Weikart fit la chronique de l'évolution culturelle du darwinisme avec des détails substantiels, la plupart à partir des sources originelles. Weikart affirme que la voie historique de Darwin à Hitler est pleine de nombreux rebondissements, alors que plusieurs darwinistes n'auraient pas approuvé le mal que le darwinisme social a finalement déclenché ; ils sont devenus néanmoins, sans le savoir, responsables de la montée d'Hitler.
Dans la théorie de Darwin, la mort est le moteur du progrès évolutionnaire. Les organismes les plus faibles sont éliminés alors que les organismes les plus forts survivent. La sélection naturelle est interprétée comme un bienfait dicté par la nature.
L'idée traditionnelle de la souffrance et de la mort subit un changement et une révision. Il en résulte un relativisme moral qui redéfini le meurtre "d'indésirables" comme étant socialement désirable. Puisque les sociétés et les nations fonctionnent aussi par sélection naturelle, le meurtre des faibles peut être justifié comme aidant au progrès social, la vie n'étant plus considérée comme sacrée.

*Items extraits*.
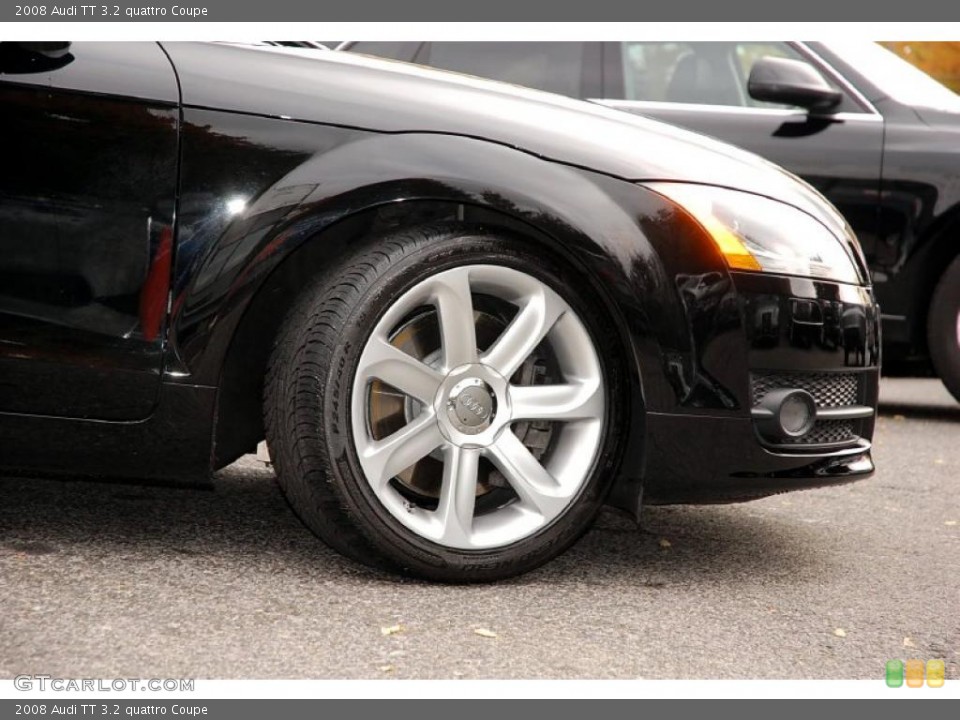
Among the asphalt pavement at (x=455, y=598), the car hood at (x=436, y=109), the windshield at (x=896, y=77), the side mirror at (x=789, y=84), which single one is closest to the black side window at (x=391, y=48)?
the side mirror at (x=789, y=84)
==
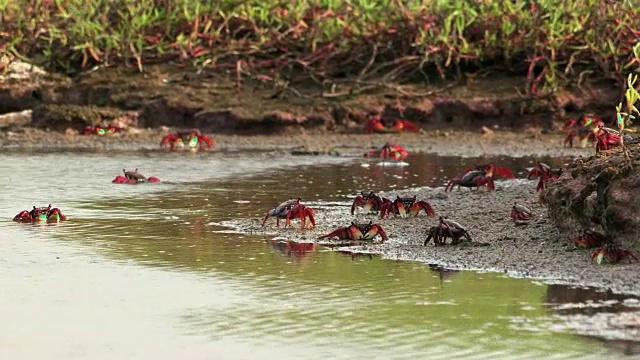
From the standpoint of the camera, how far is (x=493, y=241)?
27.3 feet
==
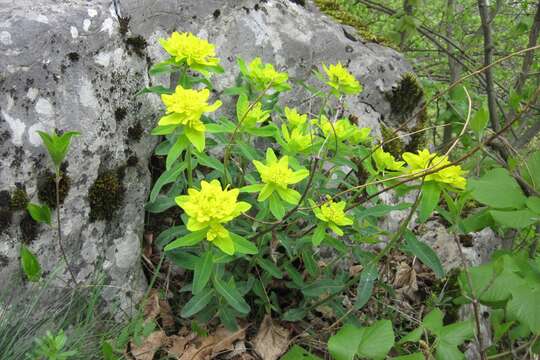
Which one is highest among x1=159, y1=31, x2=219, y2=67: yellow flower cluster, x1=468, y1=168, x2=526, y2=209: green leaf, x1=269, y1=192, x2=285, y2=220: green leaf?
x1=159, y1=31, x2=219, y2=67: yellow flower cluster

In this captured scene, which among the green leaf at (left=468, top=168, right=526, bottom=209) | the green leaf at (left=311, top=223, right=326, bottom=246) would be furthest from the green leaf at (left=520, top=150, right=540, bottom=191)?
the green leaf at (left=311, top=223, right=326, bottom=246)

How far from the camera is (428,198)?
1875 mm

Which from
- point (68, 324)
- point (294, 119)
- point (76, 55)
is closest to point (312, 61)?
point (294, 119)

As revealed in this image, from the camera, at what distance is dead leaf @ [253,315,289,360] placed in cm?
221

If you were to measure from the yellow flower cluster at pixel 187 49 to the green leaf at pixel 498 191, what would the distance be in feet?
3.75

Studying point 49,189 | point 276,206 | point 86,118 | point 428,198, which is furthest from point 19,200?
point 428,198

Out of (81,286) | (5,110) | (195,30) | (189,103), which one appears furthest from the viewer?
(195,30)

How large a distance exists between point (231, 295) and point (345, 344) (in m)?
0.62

*Consignes de l'exercice*.
1. Relevez tous les noms de personnes cités dans l'extrait sur le darwinisme social.
2. Rédigez la suite de l'extrait sur le darwinisme social, en partant de sa dernière phrase.

*Réponses rédigées*.
1. Weikart, Darwin, Hitler

2.
La science l'emporte sur la religion dans la vision morale du darwinisme, ainsi une politique qui autorise le meurtre d'innocents implique l'autorisation, digne de foi, de la science. Les programmes qui font la promotion de l'avortement, de l’infanticide, de l'euthanasie (et des camps de concentration qui viendront plus tard) suivent toujours cette logique morale d'une façon ou d'une autre.
L'éthique darwinienne contraste nettement avec la vision morale judéo/chrétienne qui voit la mort comme un ennemi qui doit être détruit. La mort n'est pas définie comme une force intrinsèque primitive de la nature mais comme une aberration, comme quelque chose qui entra dans le monde après qu'il fût déjà crée. Le récit de la genèse dit que la mort est entrée dans le monde seulement après que "Dieu se soit reposé". La mort n'a été ni créée par Dieu ni n’est « naturelle » à la nature.
Au lieu de cela, la mort est entrée dans le monde par la rébellion de l'homme (Genèse chapitre 3) et ainsi, elle ne peut être interprétée comme un bien social. Cette vue impose l’obligation morale que le fort doit porter le fardeau des faibles plutôt que de les tuer. La vie est considérée comme sacrée.
Dans des termes théologiques, la sélection naturelle darwinienne pose en principe un dualisme manichéen sécularisé où la nature fonctionne comme un dieu qui fait autorité à partir de laquelle en résultent la vie et la mort.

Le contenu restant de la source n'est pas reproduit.